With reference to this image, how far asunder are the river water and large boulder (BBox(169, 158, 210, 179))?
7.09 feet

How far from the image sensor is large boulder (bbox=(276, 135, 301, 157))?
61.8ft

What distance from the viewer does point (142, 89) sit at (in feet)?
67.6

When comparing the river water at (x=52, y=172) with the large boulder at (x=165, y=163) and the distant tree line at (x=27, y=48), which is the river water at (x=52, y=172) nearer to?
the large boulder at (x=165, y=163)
---
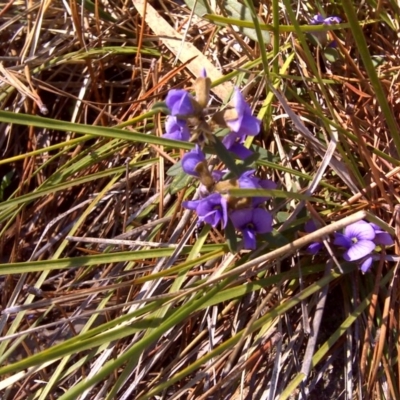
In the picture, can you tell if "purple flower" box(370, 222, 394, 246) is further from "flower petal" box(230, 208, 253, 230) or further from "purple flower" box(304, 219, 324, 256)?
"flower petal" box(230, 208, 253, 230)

=== Challenge ===
Identify each line of the records that contains the word "water", and copy those lines in full.

=== Output of the task ===
With reference to this image, how far asunder are the river water and large boulder (BBox(169, 158, 210, 179))?
When comparing the river water at (x=52, y=172) with the large boulder at (x=165, y=163) and the distant tree line at (x=27, y=48), which is the river water at (x=52, y=172) nearer to?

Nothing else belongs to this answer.